> **WYMAGANIA ĆWICZENIA**
(a) Przepisz proszę dokładnie fragment tekstu o indeksach giełdowych między „Indeksy giełdowe są” a „są instrumenty pochodne.”, włącznie z tymi słowami.
(b) Wymień wszystkie cechy indeksów „publicznych”, z których według tekstu o indeksach giełdowych wynika ich popularność.

> **FRAGMENT ŹRÓDŁOWY**
>>>
Krzywe zwierciadło

Indeksy giełdowe są zwierciadłem sytuacji panującej na danym rynku. Przynajmniej takie jest założenie. Jednak czasem zdarza się tak, że zwierciadło to pokazuje obraz zniekształcony. I to niekoniecznie z własnej winy.

Publikacja: 11.02.2002 17:02

Z praktyki wynika, że nie ma konstrukcji idealnych. Nie ma idealnego systemu notowań, systemu opłat i wielu innych, tym bardziej trudno o idealny indeks. Pewnie dlatego indeksów jest tak wiele.

Właściwie każdy inwestor mógłby skonstruować sobie taki wskaźnik koniunktury, jaki mu najbardziej odpowiada. Popularność indeksów proponowanych przez giełdę lub inną instytucję, a więc indeksów "publicznych", wynika z tego, że stanowią one pewien punkt odniesienia, wspólny dla wszystkich, mają walor urzędowej wiarygodności i metodologicznej przejrzystości. Jest to szczególnie istotne, gdy w oparciu o indeksy tworzone są instrumenty pochodne.

Indeksowe kontrakty terminowe są szczególnie wrażliwe na wahania swych pierwowzorów w warunkach, gdy rynek nie jest w stanie korygować ich nieracjonalnych zmian. Tak jest w przypadku naszej giełdy, gdzie niemożliwe lub mocno utrudnione jest stosowanie arbitrażu. W takich przypadkach indeksom stawiane są szczególnie wysokie wymagania.

Bywają jednak sytuacje, gdy - nawet mimo poprawnej metodologicznie konstrukcji - indeksy nie są w stanie w sposób właściwy oddać tego, co dzieje się na rynku. Wydaje się, że z tego typu zjawiskiem szczególnie wyraźnie mamy do czynienia w ostatnim czasie. "Winien" temu jest sam rynek, a więc zmiany na nim następujące oraz trudne do przewidzenia przez twórców indeksów zjawiska. Jest to sytuacja szczególnie często występująca na rynkach nowych i dynamicznie się rozwijających, mało płynnych, a więc z natury rzeczy zmiennych i trudno przewidywalnych, podatnych na wpływ różnych czynników, a więc mówiąc krótko - rynków niestabilnych. Nasza giełda niewątpliwie wciąż spełnia większość tych kryteriów.
<<<
> **DOSTARCZONE DANE**
>>>
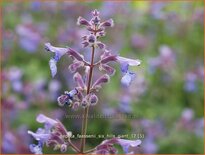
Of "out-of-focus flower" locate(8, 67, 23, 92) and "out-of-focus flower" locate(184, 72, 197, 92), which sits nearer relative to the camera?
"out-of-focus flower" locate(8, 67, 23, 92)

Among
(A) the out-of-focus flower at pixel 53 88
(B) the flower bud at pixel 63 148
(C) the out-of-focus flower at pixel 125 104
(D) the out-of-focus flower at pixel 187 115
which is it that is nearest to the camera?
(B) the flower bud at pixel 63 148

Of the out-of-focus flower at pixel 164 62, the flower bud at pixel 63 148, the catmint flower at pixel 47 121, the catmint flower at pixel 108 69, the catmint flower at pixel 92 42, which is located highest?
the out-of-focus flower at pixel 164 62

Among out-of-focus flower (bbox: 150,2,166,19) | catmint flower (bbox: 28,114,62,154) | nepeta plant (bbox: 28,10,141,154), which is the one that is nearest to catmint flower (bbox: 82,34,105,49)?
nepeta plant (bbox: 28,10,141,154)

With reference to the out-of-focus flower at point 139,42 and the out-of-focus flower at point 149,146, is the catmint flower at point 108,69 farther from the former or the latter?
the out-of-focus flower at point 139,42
<<<
>>>
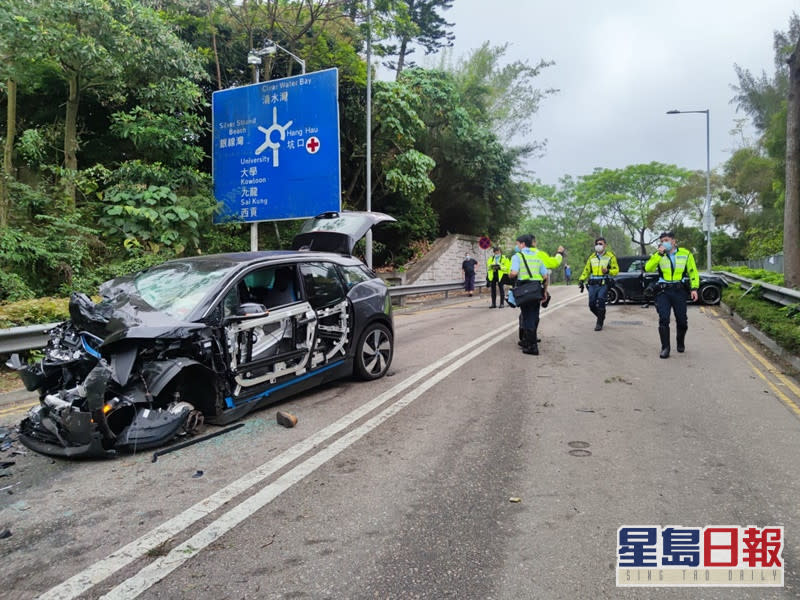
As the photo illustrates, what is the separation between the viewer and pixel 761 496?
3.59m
<<<
> **ODPOWIEDZI PONIŻEJ**
(a)
Indeksy giełdowe są zwierciadłem sytuacji panującej na danym rynku. Przynajmniej takie jest założenie. Jednak czasem zdarza się tak, że zwierciadło to pokazuje obraz zniekształcony. I to niekoniecznie z własnej winy.

Publikacja: 11.02.2002 17:02

Z praktyki wynika, że nie ma konstrukcji idealnych. Nie ma idealnego systemu notowań, systemu opłat i wielu innych, tym bardziej trudno o idealny indeks. Pewnie dlatego indeksów jest tak wiele.

Właściwie każdy inwestor mógłby skonstruować sobie taki wskaźnik koniunktury, jaki mu najbardziej odpowiada. Popularność indeksów proponowanych przez giełdę lub inną instytucję, a więc indeksów "publicznych", wynika z tego, że stanowią one pewien punkt odniesienia, wspólny dla wszystkich, mają walor urzędowej wiarygodności i metodologicznej przejrzystości. Jest to szczególnie istotne, gdy w oparciu o indeksy tworzone są instrumenty pochodne.

(b)
- stanowią pewien punkt odniesienia, wspólny dla wszystkich
- mają walor urzędowej wiarygodności
- mają walor metodologicznej przejrzystości